=== Section Start ===
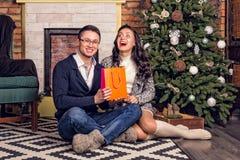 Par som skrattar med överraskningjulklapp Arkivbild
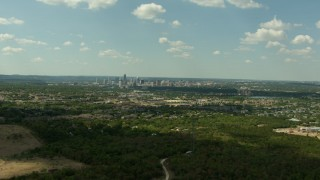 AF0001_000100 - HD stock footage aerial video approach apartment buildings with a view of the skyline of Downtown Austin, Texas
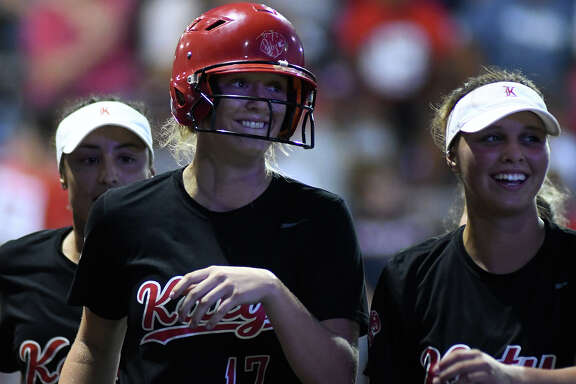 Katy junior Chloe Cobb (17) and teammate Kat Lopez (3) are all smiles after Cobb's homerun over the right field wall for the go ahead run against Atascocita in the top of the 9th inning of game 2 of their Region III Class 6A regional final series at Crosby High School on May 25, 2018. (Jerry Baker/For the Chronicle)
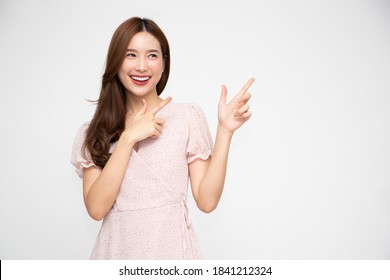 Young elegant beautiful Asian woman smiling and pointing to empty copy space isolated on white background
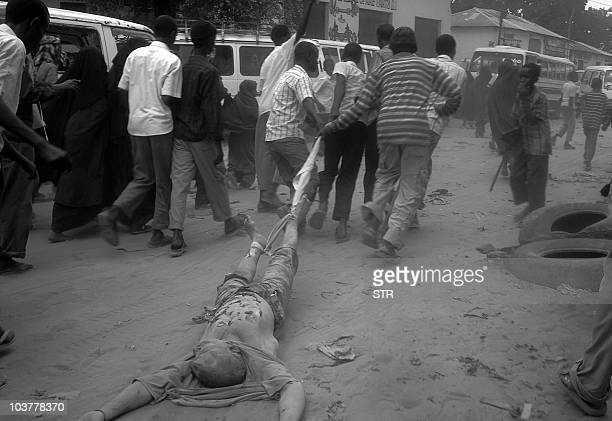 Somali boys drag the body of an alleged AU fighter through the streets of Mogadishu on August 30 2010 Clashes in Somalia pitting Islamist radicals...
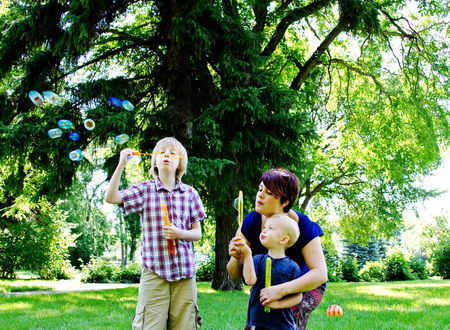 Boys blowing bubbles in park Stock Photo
=== Section End ===
=== Section Start ===
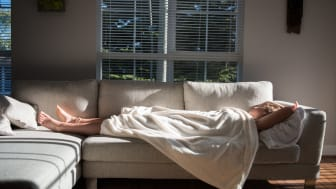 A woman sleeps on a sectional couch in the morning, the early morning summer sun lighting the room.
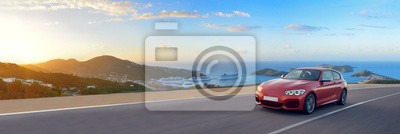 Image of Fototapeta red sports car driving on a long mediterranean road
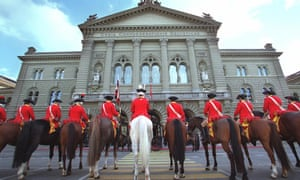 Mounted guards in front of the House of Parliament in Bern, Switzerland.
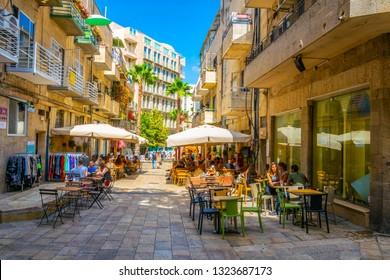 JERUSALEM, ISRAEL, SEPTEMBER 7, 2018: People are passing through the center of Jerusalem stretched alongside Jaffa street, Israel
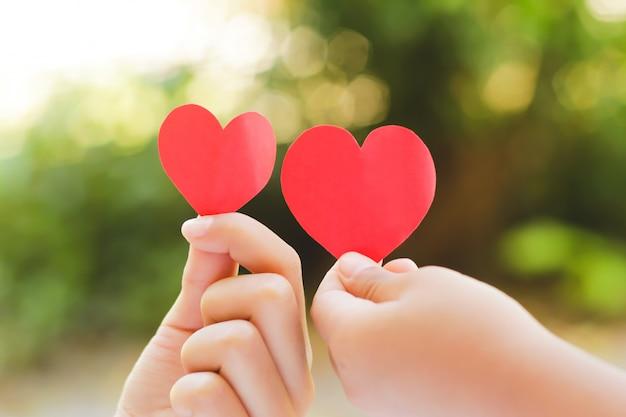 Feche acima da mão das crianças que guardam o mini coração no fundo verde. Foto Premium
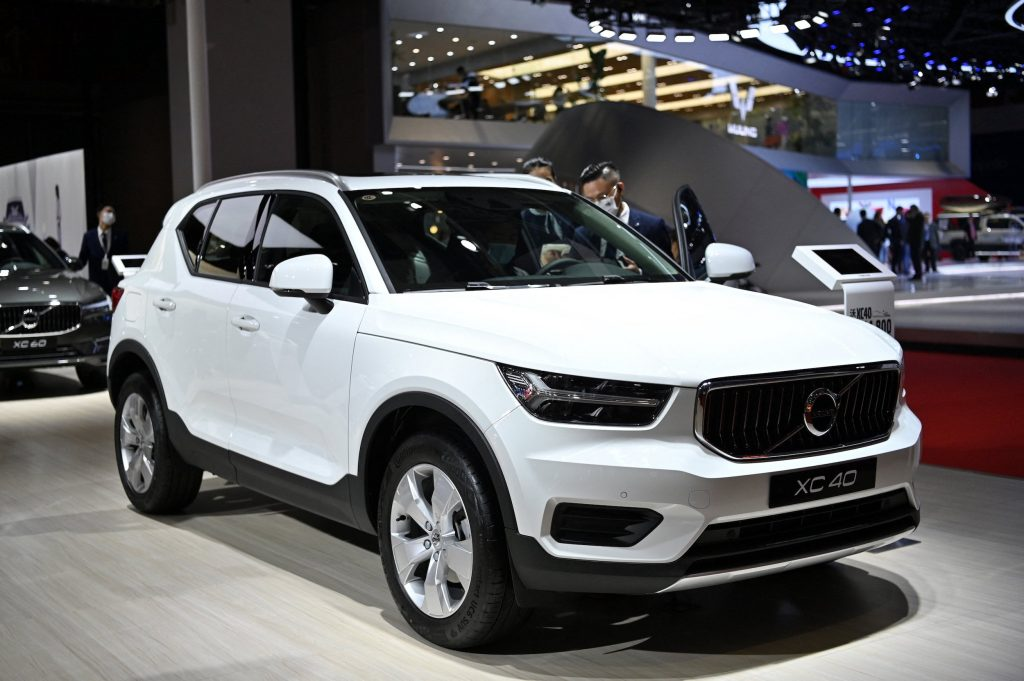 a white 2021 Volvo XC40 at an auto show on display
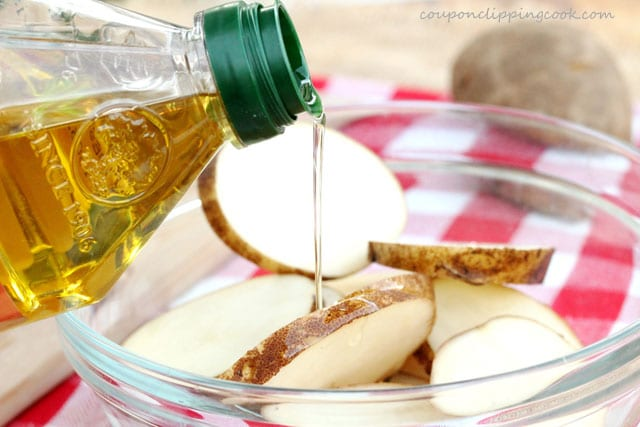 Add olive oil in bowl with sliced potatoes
=== Section End ===
=== Section Start ===
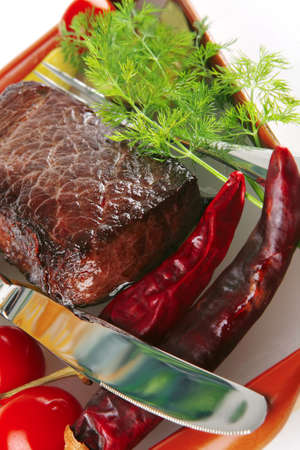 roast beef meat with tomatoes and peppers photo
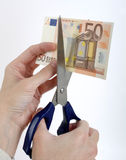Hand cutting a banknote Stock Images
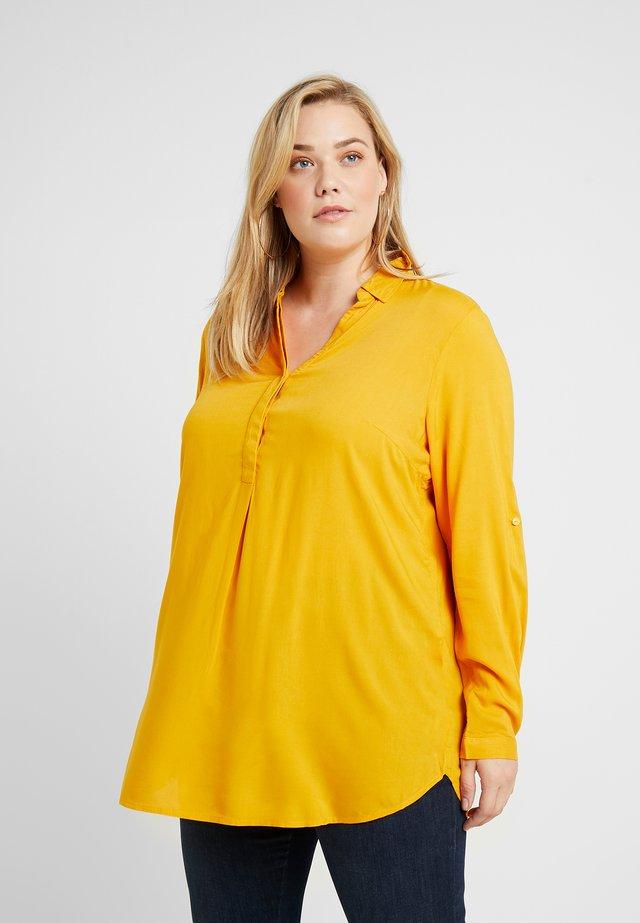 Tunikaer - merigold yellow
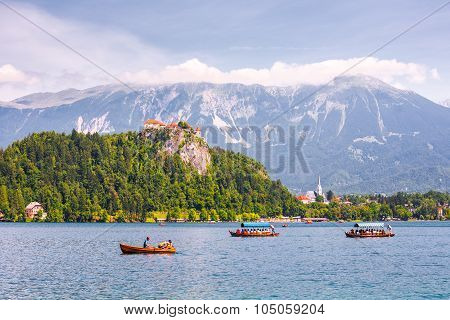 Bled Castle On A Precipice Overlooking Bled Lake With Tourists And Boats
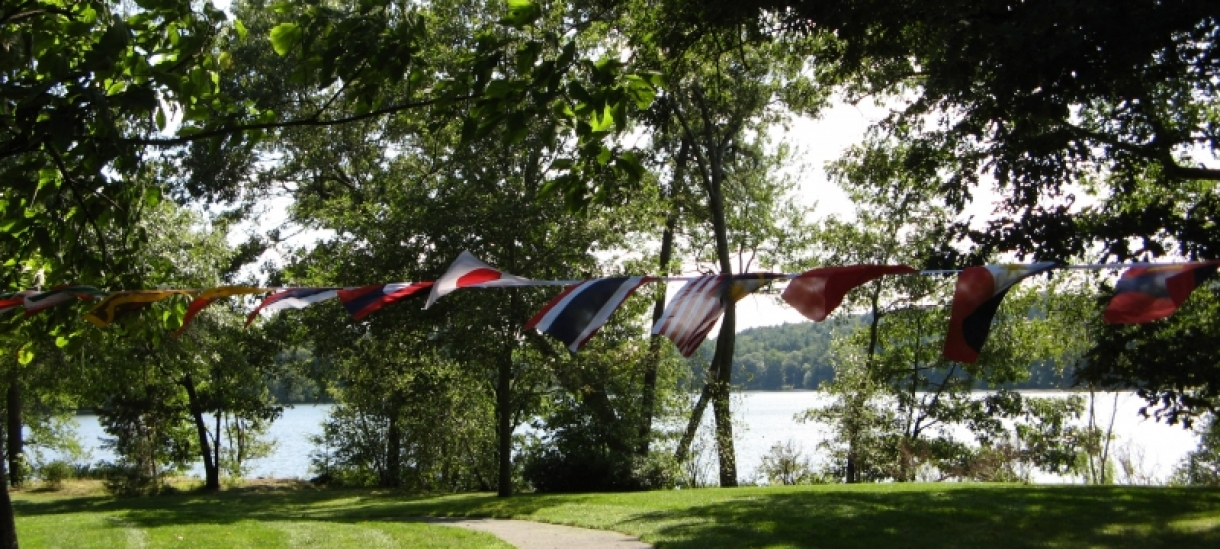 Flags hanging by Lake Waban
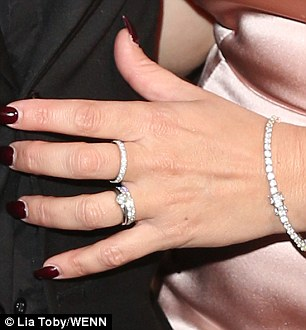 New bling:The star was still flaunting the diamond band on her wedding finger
=== Section End ===
EXERCISE INSTRUCTIONS
Write out word for word the lines above that run from the one with "JERUSALEM, ISRAEL, SEPTEMBER" to the one with "Add olive oil in bowl with sliced potatoes". Include both end lines; exclude the images.

EXERCISE SOLUTION
 JERUSALEM, ISRAEL, SEPTEMBER 7, 2018: People are passing through the center of Jerusalem stretched alongside Jaffa street, Israel
 Feche acima da mão das crianças que guardam o mini coração no fundo verde. Foto Premium
 a white 2021 Volvo XC40 at an auto show on display
 Add olive oil in bowl with sliced potatoes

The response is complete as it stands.